**PASSAGE**

Monday, August 14, 2017
Taking as a their theme “On the Way” from the Gospel story of the disciples on their way to Emmaus, a group of young people from Portugal, Italy, Poland and England took part in the first edition of the Summer Camp organised by the Comboni Missionaries of the London Province. The young people experienced ten days (31 July – 9 August) filled with work, meetings, reflections and prayer. The young people were offered hospitality at the parish of Roehampton, in the southern part of London and recently entrusted to the Comboni Missionaries.

Welcoming the group, the Parish Priest, Father Tesfamichael Negusse, pointed out that the parish is composed by a majority of  first and second generation immigrants from Asia (The Philippines and India), Africa (Nigeria, Gambia, DR. Congo), the West Indies (Jamaica) and South America (Colombia. Mexico and Peru). The young people experienced ten days (31 July – 9 August) filled with work, meetings, reflections and prayer.

The large city of London was chosen as the venue for the Summer Camp for its cosmopolitan and multi-ethnic environment. It is a city that presents challenges to which it demands a concrete response, especially regarding the situation of poverty and marginalisation.

The group examined three aspects of this reality.

Victoria railway station, in the centre of London, has the largest group of homeless people in Europe. In response to this challenge, the Catholic Church, urged on by the then Archbishop of Westminster, Cardinal Basil Hume, in 1980 opened an area called The Passage where the homeless are provided with food, clothing and bathing facilities. They may also avail of the possibility of finding work and a fixed abode.

Some of the Summer Camp participants assisted in preparing and serving meals, listened to the homeless as they told their personal stories and spoke of their hopes and disappointments common to all the homeless who daily come in numbers to The Passage.

Again on the theme of the homeless, a second group visited the (Missionaries of Charity) Sisters of Mother Teresa of Kolkata (Kilburn e St. George). There, too, the young people were confronted with the many personal stories. The Summer Camp participants were struck by the great patience and devotion of the Sisters as they cared for the least and most abandoned of society.

Some girls attending the Summer Camp visited Bakhita House, an organisation of the Archdiocese of Westminster, where women rescued from human trafficking are housed.  The initiative is part of a project called Bakhita intended to be the response of the Church against human trafficking in England and Wales.

The first task is to listen, without asking questions, to those women who have risked their lives to escape and live in constant fear. The most important way to help them is simply “to be there for them”, just helping in the kitchen or playing cards with them.

**INFORMATION GIVEN**

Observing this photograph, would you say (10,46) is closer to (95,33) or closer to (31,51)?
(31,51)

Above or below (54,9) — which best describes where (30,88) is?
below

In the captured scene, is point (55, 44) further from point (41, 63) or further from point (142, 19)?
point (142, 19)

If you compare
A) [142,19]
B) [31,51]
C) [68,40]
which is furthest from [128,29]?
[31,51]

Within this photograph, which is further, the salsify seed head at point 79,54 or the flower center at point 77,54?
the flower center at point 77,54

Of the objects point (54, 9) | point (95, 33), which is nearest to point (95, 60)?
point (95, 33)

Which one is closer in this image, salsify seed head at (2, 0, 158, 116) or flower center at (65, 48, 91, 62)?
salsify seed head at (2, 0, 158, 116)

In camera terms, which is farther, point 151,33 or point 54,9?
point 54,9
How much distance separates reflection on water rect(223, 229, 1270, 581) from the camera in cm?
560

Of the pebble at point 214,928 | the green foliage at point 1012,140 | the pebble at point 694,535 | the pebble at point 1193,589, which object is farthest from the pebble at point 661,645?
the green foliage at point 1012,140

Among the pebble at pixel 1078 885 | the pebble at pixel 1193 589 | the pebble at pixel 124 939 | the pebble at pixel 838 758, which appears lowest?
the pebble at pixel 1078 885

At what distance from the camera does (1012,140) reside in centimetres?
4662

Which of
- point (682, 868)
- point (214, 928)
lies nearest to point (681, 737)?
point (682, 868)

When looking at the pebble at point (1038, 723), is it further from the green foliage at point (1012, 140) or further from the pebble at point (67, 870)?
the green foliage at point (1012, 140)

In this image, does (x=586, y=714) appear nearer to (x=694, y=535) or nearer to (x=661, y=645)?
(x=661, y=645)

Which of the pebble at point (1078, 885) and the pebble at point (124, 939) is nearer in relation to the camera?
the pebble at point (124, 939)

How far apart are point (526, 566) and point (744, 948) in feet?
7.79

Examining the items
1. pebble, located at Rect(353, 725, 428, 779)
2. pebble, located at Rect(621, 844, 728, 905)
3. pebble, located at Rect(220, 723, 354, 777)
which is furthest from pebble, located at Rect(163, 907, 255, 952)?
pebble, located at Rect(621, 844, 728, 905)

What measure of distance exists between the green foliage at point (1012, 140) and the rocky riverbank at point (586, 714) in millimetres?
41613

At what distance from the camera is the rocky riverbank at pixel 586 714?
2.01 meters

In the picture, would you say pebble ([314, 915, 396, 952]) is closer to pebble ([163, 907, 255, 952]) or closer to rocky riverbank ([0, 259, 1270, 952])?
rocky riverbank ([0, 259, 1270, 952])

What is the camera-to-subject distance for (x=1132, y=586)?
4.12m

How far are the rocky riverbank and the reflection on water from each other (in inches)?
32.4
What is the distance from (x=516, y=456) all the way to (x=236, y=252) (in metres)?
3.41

* * *

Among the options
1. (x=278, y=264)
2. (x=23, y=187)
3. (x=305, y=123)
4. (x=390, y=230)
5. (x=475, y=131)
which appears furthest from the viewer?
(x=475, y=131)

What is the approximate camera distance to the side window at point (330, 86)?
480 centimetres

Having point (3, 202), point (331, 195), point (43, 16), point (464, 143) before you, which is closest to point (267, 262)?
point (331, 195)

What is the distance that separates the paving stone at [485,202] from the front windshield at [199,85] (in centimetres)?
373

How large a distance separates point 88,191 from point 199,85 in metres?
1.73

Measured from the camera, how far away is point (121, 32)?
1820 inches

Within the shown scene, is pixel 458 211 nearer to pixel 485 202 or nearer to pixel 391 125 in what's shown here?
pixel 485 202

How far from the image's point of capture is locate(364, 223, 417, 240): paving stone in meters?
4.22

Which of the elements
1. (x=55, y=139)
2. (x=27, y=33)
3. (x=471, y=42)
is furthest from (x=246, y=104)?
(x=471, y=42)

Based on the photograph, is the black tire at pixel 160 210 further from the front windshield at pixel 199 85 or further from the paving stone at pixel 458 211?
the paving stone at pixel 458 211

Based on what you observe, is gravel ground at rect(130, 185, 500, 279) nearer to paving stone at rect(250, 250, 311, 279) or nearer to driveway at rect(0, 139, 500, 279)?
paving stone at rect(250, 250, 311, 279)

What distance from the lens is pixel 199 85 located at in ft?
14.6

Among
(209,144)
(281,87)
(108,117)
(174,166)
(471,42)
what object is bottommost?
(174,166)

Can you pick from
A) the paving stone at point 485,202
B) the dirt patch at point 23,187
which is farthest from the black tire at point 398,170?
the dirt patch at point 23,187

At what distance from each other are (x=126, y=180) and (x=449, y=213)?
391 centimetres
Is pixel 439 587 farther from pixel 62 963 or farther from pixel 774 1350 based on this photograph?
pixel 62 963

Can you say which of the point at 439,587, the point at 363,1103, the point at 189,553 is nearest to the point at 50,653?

**REQUIRED ACTION 1**
Summarize the summer camp article in two sentences.
**REQUIRED ACTION 2**
Carry on the summer camp article from its final sentence.
The lines have nothing to do with the summer camp article.

**ANSWER BOX 1**
Young people from Portugal, Italy, Poland and England spent ten days, from 31 July to 9 August, at a Summer Camp organised by the Comboni Missionaries of the London Province and hosted by the parish of Roehampton. In London, chosen for its multi-ethnic character, they served and listened to homeless people at The Passage and with the Missionaries of Charity, and some girls visited Bakhita House, which shelters women rescued from human trafficking.

**ANSWER BOX 2**
The girls attending the Summer Camp found that the strong point of their experience was that those women, each one of whom carries the wounds of years of violence and suffering, now feel they are accepted and befriended without being judged.

During the Summer Camp, the young people were helped to understand a number of concrete situations. The Provincial Superior of the Comboni Missionaries, Father Martin Devenish, opened the Summer Camp by giving a broad panorama of the presence of the Comboni Missionaries in Britain and Ireland and spoke of the significant role of the minority (7%) Catholic Church in society in these islands.

Father Jim Mckinney, a local Anglican priest, introduced the young people to Anglican Church in England and in the area of Roehampton, considered one of the poorest of the city.
The head of caritas in the Westminster Diocese, John Coley, helped the young participants to acquire a broader understanding of the work of the Church among the poorest.

Father Louis Koeuvi, a Comboni, has worked with refugees since 2013, working in the two detention centres of Colnbrook and Harmondsworth. Fr. Louis noted that 90% of those detained are between 19 and 40 years of age. They are mostly from Africa, Asia and the Middle East.  Those detained have no guarantee that they will soon be released or receive a residence permit.

Comboni priest Fr. John Clark spoke of his work with Justice and Peace groups.

Since Roehampton is a multi-ethnic and multi-cultural parish, it was natural that a meeting with the local community be arranged. Simply by meeting the community and chatting with them, the young people experienced both fraternity and communion.

Those ten days were also days of sharing. In evaluating the Summer Camp, it was said how some came with certain expectations but found others. All agreed that the Summer Camp should continue.

During the concluding Eucharistic celebration, Father Ruben Rocha, co-ordinator of the Summer Camp, presented each participant with a lighted candle saying: “Take with you the Light of Christ”. 

The Summer Camp is part of a “Come and See” project of the London Province in a parish community that is open to receiving young people who wish to take part in an experience of sharing with the Comboni Missionaries.